Clifford's Big Idea: Be TruthfulClifford's Big Idea: Be Truthful

Young children will sometimes lie to cover up their mistakes. They have a simple reason for doing so: they seek approval from others. Adults' approval is especially important for children while they are building their self-esteem. They crave positive feedback. Teaching them how to acknowledge their mistakes can help develop their:

  • social and emotional skills
  • critical thinking
  • creative thinking
  • problem-solving skills

Accidents HappenAccidents Happen

Talk about this Clifford episode, in which Clifford learns that it's best to be honest, right from the start. Ask the child for reactions:

  • Would you have been tempted to do the same thing?
  • How did Clifford feel at the end after he told the truth to Emily Elizabeth? To bring the lesson home, tell the child about a time when you wanted to tell a "white lie."

Discuss how the child can tell others about a mistake or an accident. Point out that the child will probably want to accomplish two things: to explain what happened and to offer to make things right. For example, a person might say

  • "I'm sorry about this, but . . ."
  • "I accidentally . . ."
  • "What can I do to help?"
  • "I'll be more careful next time."

With a Group:
Encourage the children to think of other things they might say or do when they make a mistake or have an accident. Add these to a chart with the heading "Be Truthful About Mistakes and Accidents."

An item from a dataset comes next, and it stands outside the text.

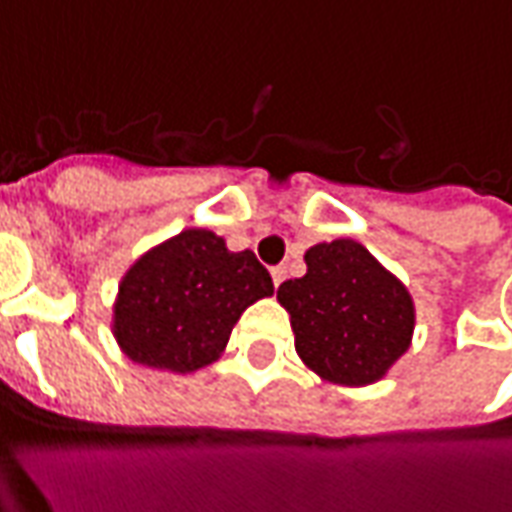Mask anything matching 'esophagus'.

In a letter to parents, describe the discussion about honesty that you will have in your classroom. Remind parents that it's natural to feel angry when they catch their children being untruthful, but that they should also think carefully before they speak. Telling a child something similar to

"I know that it was hard for you to tell me what really happened, and I'm proud of you for telling the truth."

produces far better results than getting angry because it encourages the child to want to tell the truth in the future.